The return trip from my parents’ house in New Mexico to my own Hardwick, Vermont, house was 20 hours. When I stepped off the plane, I was effusively grateful to see my daughters waiting to drive me home, to wrap me again in our own particular kind of family — loving and funny, with the fierce rivers of stories that run between us.

A friend texts me and sweetly offers to make me a meal; these days, about all I’ve done is trudge into work, then lie on couch with my cats, reading Michael Crummy and soaking in Jon Stewart’s election update. When my daughters were babies, I lived in a rarefied kind of atmosphere, of warm milk and scant sleep and intense curiosity: what now? what next? As if bookended, my parents in very old age live in a unique world, too, suffused with New Mexican sunlight, and with a similar uncertainty: what next?

In that middle-of-the-night drive to Albuquerque, circling through the airport parking lot, I spied a coyote. I pulled over, opened the car door, and looked back. Under the amber streetlights, the coyote hurried along, brushy tail bouncing, not so much as glancing over its shoulder at me. Around us, so much cement, then the desert, undulating, spreading up into the hills, disappearing from sight.

The wild creature vanished into the dark.

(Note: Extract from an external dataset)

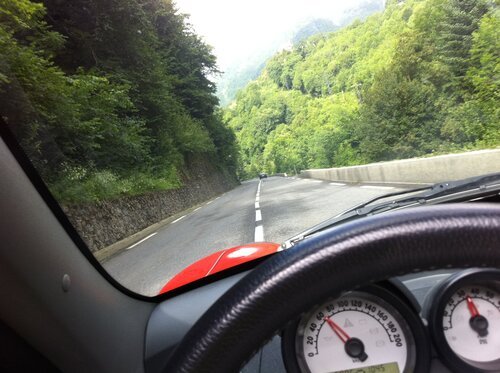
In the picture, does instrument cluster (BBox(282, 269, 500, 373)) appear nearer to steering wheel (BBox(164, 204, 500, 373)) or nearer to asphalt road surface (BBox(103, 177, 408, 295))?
steering wheel (BBox(164, 204, 500, 373))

“A body must bear what can’t be helped.”

— Michael Crummy

Stitching, in Friends & Wool.

December, and by five o’clock, the dark has hammered in for the night. A friend and I walk to the post office, talking about work and family, laughing as we avoid icy patches glowing beneath the streetlamps. We meet a neighbor walking home with her two children from the afterschool program. The boys have glowing strips wrapped around their wrists, red and green, that draw lines through the darkness as they pinwheel their arms.

We return to my dead-end street where the light glows on my back porch. At the silhouette of mountains across the valley, an immense column of amber light illuminates the night sky. Moonrise. It’s not particularly cold. We linger and watch the stars and planets rub on against the darkness, one by one, and keep talking about those complicated stories of family, of how history bends back upon itself and what this might mean for our children who are in the time of their youth.

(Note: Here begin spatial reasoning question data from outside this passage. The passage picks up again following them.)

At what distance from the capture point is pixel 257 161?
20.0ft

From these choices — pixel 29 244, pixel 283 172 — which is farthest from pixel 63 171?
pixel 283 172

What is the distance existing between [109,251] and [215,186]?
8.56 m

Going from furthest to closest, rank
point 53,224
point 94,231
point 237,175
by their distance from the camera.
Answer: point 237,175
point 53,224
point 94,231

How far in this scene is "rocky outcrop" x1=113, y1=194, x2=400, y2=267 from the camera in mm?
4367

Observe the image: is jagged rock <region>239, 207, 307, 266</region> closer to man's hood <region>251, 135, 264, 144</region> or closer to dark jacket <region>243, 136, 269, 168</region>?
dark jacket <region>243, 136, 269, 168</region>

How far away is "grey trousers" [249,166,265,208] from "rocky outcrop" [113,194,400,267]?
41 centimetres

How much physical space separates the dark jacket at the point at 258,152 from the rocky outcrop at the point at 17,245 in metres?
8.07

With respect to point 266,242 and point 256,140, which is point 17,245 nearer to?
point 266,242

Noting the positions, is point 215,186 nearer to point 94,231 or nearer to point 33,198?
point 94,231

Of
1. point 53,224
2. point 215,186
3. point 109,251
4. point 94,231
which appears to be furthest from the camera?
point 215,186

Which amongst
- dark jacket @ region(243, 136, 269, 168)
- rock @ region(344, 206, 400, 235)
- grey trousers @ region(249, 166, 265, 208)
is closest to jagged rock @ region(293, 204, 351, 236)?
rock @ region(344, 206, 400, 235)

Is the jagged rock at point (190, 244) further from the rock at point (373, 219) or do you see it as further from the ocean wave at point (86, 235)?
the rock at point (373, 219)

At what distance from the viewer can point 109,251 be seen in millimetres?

Above, stitches of a sweater I knitted for a faraway friend, something I created with pleasure and gratitude, that I’ll box up and mail away. Who knows when I’ll see these friends again. But it’s the only way forward that lends any illumination for me: stitch. When need be, unravel and begin again.

“The products of science and technology may be new, and some of them are quite horrid, but knitting? In knitting there are ancient possibilities; the earth is enriched with the dust of the millions of knitters who have held wool and needles since the beginning of sheep. Seamless sweaters and one-row buttonholes; knitted hems and phoney seams – it is unthinkable that these have, in mankind’s history, remained undiscovered and unknitted. One likes to believe that there is memory in the fingers; memory undeveloped, but still alive.”